• **Rincian Tugas**:
Jawablah pertanyaan berikut berdasarkan bacaan tentang warisan Soeharto.
1. Pada tanggal berapa Soeharto wafat?
2. Penerbit mana yang menerbitkan buku karya Wawan H. Purwanto?
3. Berapa jumlah halaman buku tersebut?

┌─ Bacaan

Warisan Ganda Seorang Pemimpin

Kepergian Soeharto pada 27 Januari 2008, di usia 86 tahun, memicu gelombang refleksi nasional yang terbelah: dari penghormatan sebagai “Bapak Pembangunan” hingga kecaman sebagai simbol otoritarianisme dan pelanggaran hak asasi manusia (HAM).

Buku Soeharto Memang ‘Hebat’: Menguak Tabir Pro dan Kontra di Balik Kepergiannya karya Wawan H. Purwanto (CMB Press, 2008), misalnya, muncul sebagai respons intelektual yang tepat waktu terhadap dinamika ini, menyajikan analisis seimbang yang menjadi dasar utama seminar ini. Dengan panjang 376 halaman, karya ini tidak sekadar kronologi, melainkan undangan untuk dialog mendalam tentang dualitas kepemimpinan Soeharto—sebuah “kehebatan” yang ironis, di mana pencapaian monumental dibayar dengan luka sosial yang abadi.

└─
┌─ Materi Tersedia

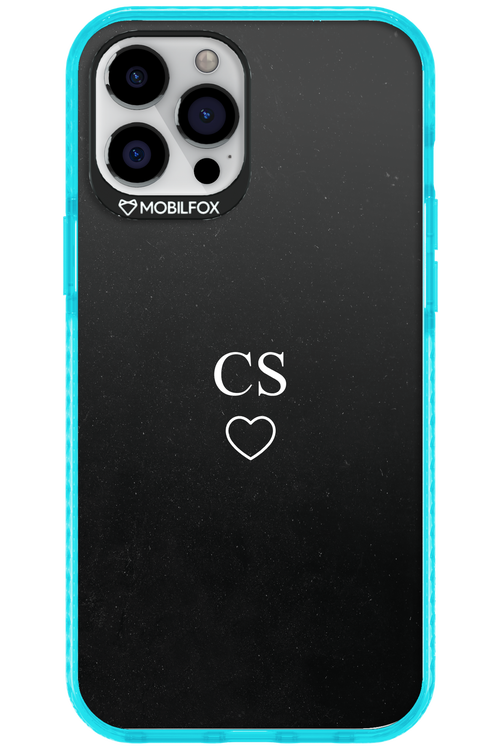 CS Black 2.0 - Apple iPhone 12 Pro Max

└─

• **Hasil Tugas**:
1. 27 Januari 2008
2. CMB Press
3. 376 halaman